▸ Text segment
■ ■ ■ ■ ■ ■ ■
Research & Development

What we've done

Given the abundance of content online – both published by the BBC and present on the world-wide web — how can we curate the best content for the right audience?

Editors at the BBC - whether they make radio programmes, TV shows or edit websites - make decisions on a daily basis as to the kinds of content they want to include. Those decisions take a lot of things into account: the audience first and foremost, the timeliness (why this story? why now?), the quality of the idea or content, and the BBC’s own guidelines.

We set out to discover if we could automate those editorial decisions, or at least make it easier for BBC editors to find ideas from the vast wealth of the web and the archives of BBC content.

Why it matters

Curation of content, the craft of selecting a small set from the overwhelming abundance of choice, is increasingly becoming a major mode of discovery, alongside searching and browsing. The BBC has a long history of curating content - DJs selecting the music to be played through a radio programme, for example, but we wanted to explore how to better curate online content.

Through the BBC home page team for instance, we are already looking at how we can guide our audience across the hundreds of thousands of stories, guides, media and informational content published on our web platform. We in BBC R&D were especially interested in looking at how to help our online editors find and link to great content published by others, be it a local news story, a great post by a gifted blogger or a gem of a page on the web site of a major museum —something the BBC is committed to do better.

In order to answer this question, we have been looking at what would be needed to efficiently find and curate content to inform, educate and entertain. By prototyping and testing curation tools and methods to package and deliver curated sets of content, we were able to better understand how to help our researchers, editors and curators find the right content —whatever its origin— for the right audience.

We then developed an experimental system which allows us to index, analyse and query web content at scale. This is a similar mechanism to how search engines typically work, but whereas they typically provide results based on search terms, our tool set is able to interrogate content according to BBC editorial considerations such as its tone (whether it is serious or funny), sentiment, publisher, length and how easy it is to read.
■ ■ ■ ■ ■ ■ ■
▸ Source excerpt
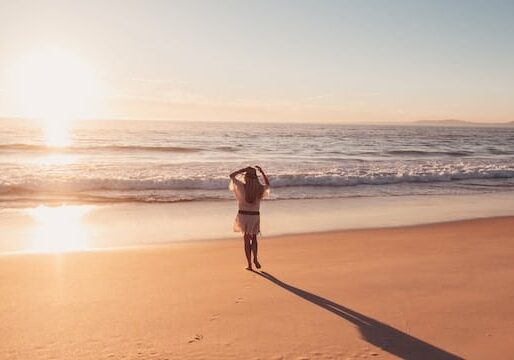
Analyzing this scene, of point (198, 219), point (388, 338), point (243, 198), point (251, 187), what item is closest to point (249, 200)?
point (243, 198)

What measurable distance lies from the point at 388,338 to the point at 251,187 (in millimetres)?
■ ■ ■ ■ ■ ■ ■
▸ To-do list
1 > Answer these questions from the text on BBC content curation:
(a) What four things do BBC editors' decisions take into account?
(b) What example shows the BBC's long history of curating content?
(c) Besides tone, which editorial considerations can the experimental tool set use to interrogate content?
2 > Pick up the text on BBC content curation after its last sentence and keep writing it.
The lines above have no connection to the text on BBC content curation.

▸ Answer set
1 >
(a) The audience first and foremost, the timeliness, the quality of the idea or content, and the BBC's own guidelines.
(b) DJs selecting the music to be played through a radio programme.
(c) Sentiment, publisher, length and how easy the content is to read.

2 >
Our goals

Some of the long-term goals of this project include:

  • Creating new tools and technology to help our editors, researchers find and curate the right web content for the right audience - whether it is a definitive selection on any given topic from the hundreds of thousands of web pages and articles published on the BBC web site through the years, or great relevant content from elsewhere on the web
  • Create novel technology, or adopt state-of-the art algorithms to create a unique layer of understanding about the wealth of textual content on the web - as a complement to the technology for audio/visual analysis developed in project COMMA

How it works

At the heart of the experimental system created through this project is a scalable pipeline for the ingestion and analysis of online textual content.

Once a source is added to the system (via a syndication feed such as RSS or Atom, or an API), our system then indexes the content from that feed according to various parameters including tone, sentiment, time to read, readability, timeliness etc., as well as knowledge about people, places and topics mentioned in the text.

Some of these editorial parameters are extracted using standard algorithms (such as the Flesch-Kincaid readability test), others use our in-house language processing technology, and others still are built on experimental machine learning algorithms.

This metadata can then be interrogated by queries such as “give me results about this subject that are long and difficult to read”, or “give me an article that is more light in tone than this one” or "give me all the recent content you can find about Australian politics".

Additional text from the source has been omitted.